AZİM’İN YOLCULUĞU
Dr. Aycan ACET
İnsanlığın kendi tarihi kadar eski bir sorunla uğraştığı bir dönemde yine belki de kendi tarihi kadar eski sorulara yanıt aramak için 30 Temmuz günü seleflerine göre sessiz sedasız uzaya fırlatıldı. Görev adı Mars 2020, aracın adı ‘Perseverance’ idi. Uzay araçlarının daha somut diyebileceğimiz isimleri yanında Türkçe karşılığı ‘Azim’ olan bir isimle dünyanın karşısına çıkmak, gelinen noktada yapılan hazırlıkların, verilen emeklerin ve beklentilerin büyüklüğünü aklıma getirdi. Gönderilmesi için planlanan tarihin üzerinden 8 yıl geçmişti. O dönemde maya uygarlığının takvim dönemi sonu söylentileri ve oniki-oniki-oniki küçük kıyamet beklentisi vardı. Aradan geçen zamanda yolculuk ve keşif görevi sırasında kullanılacak ekipman ve görev tanımında küçük değişiklikler haricinde ana plana sadık kalındı. Bu planın öncelikli hedefi; daha önce elde edilen veriler ışığında, arazinin yaşam için yüksek olasılıklı bölgelerinde geçmiş yaşamın izlerini aramak ve bazı ölçümler yapıp sonrasında yapılacak olası insanlı seferlerde bizi bekleyen sürprizlere karşı yapılacakları tespit etmekti. Yarım asırdan daha önce soğuk savaş yıllarında ay yüzeyi için ‘hızlandırılmış’ ve belki de aceleye getirilmiş çalışmaları, sonrasındaki başarısız girişimleri ve nihayet başarılı girişimin ardındaki şans faktörünün büyüklüğünü düşününce aynı rekabetin aynı ölçekte yaşanmayacağını tahmin ediyorum. Eğer ‘Azim’ in elinden bir şey kurtulmaz ve getirdiği örnekler gelecek için umut vaat eder ise kuantum bilgisayarların problem çözme yetisi, yapay zekanın öğrenme hızı ve memeli hayvanlarla sahip olduğumuz benzer biyolojik yapı sayesinde kızıl gezegende kuracağımız düzende oluşan ortamda en azından insan biyolojisi üzerinde kısa ve orta vadeli etkileri ortaya çıkıncaya kadar insanlı seyahat olacağını tahmin etmiyorum. Birçok kesimin ve ölmeden önce Stephen Hawking’in işaret ettiği gibi yakında kaynaklarımız tükenebilir ve biz yakın gelecekte uzayda koloni kurmaya mecbur kalabiliriz. Şimdiye kadar filmlerdeki yaratıkları ve korkunç atmosferi ile pek sevimli gözükmeyen bu gezegen belki de bizim için yeni bir başlangıç olacak. Zamanı geldiğinde Marsın yüzeyine ayak basacak bir insan veya bir yapay zekanın ilk sözlerini çok merek ediyorum. Bir insan için düşündüğümüzde, bu sözlerin planlı olacağını en azından yakın çevresi veya ekibi tarafından önceden planlanacağını tahmin etmek zor değil. Fakat her dakika tecrübe kazanan yapay zekadan nasıl bir cümle duyabiliriz?

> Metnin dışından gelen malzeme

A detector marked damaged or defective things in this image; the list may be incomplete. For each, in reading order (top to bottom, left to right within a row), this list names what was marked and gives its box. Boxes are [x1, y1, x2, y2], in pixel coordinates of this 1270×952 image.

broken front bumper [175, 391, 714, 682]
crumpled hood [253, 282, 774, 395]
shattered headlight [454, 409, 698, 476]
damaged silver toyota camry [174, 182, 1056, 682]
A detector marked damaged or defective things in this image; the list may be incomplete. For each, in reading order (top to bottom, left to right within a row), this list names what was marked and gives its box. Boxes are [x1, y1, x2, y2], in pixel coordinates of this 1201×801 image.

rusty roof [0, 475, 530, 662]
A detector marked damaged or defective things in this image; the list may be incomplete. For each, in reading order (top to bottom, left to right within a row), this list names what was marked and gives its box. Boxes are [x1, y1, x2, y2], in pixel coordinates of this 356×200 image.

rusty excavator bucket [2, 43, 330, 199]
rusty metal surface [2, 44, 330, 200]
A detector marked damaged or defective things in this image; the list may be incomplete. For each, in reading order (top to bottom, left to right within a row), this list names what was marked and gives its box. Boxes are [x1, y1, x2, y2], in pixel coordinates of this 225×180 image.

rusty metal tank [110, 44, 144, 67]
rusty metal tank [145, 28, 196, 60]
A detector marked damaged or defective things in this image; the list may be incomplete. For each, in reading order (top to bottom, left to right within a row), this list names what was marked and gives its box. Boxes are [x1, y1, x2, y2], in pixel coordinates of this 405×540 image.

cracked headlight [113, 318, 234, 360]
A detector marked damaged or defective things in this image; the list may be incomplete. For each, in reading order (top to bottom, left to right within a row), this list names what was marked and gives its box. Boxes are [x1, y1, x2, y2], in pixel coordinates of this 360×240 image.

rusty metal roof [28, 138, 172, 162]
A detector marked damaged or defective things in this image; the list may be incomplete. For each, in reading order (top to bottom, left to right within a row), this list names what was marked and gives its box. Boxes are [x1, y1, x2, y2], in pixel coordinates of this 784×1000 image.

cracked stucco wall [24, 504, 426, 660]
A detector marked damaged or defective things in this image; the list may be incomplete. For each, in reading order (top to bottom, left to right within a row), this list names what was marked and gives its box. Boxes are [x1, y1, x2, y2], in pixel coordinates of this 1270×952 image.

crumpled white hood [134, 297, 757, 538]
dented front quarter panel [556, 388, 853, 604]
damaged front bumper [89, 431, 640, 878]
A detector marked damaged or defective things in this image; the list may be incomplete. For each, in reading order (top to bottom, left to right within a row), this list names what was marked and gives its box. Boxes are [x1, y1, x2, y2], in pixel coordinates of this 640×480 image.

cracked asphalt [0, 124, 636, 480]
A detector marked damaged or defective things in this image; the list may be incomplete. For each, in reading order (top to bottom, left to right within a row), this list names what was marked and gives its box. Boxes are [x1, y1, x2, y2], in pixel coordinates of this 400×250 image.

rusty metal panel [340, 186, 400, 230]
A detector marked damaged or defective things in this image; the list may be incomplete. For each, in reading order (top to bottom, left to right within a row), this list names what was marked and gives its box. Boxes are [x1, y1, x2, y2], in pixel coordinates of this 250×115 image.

Yüzyıllardır kendi türümüz ile savaş halindeyiz. Farklı türlerden yararlanma ve dominant olma arayışı içindeyiz. Öz değerlerimizi teknolojimiz kadar geliştiremeyeceğimizi anladığımız zaman göç vaktinin geldiğinin farkına vardık. Önümüzdeki 30 yıl içerisinde geçmişimizdeki 100 yıldan daha fazla değişime tanık olacağımızı ve halen değiştirebileceğiz çok şey olduğunu biliyoruz. Yenilenebilir enerji kaynaklarına teşvik, uluslar arası antlaşmalar, farkındalığın artması yönünde yapılan reklam çalışmalarının olumlu etkisi meyvelerini vermeye başladığında uzayı kaderimiz olarak değil, aktarmalı Samanyolu ekspresinin bir parçası olarak görmeyi umut ediyorum. Geleceğe dönük yazılan senaryoların çoğunluğu felaketler üzerine yoğunlaştığından, gökyüzünden kocaman bir ‘delorean’ belirip, Marty Mcfly‘ın her türden canlıyı alıp huzurlu bir geçmişe götürmesini beklemiyoruz. Oysa 21 Ekim 2015’te geçmişten gelecekti?! Gelmiş olsa idi biz yine de geçmişe gitmeyi mi isterdik?… Hangi geçmişe? …Geleceğini mahvetmeyeceğimiz geçmişe mi?
Anahtar Kelimeler: Uzay yolculuğu, Perseverance, Mars, Gelecek.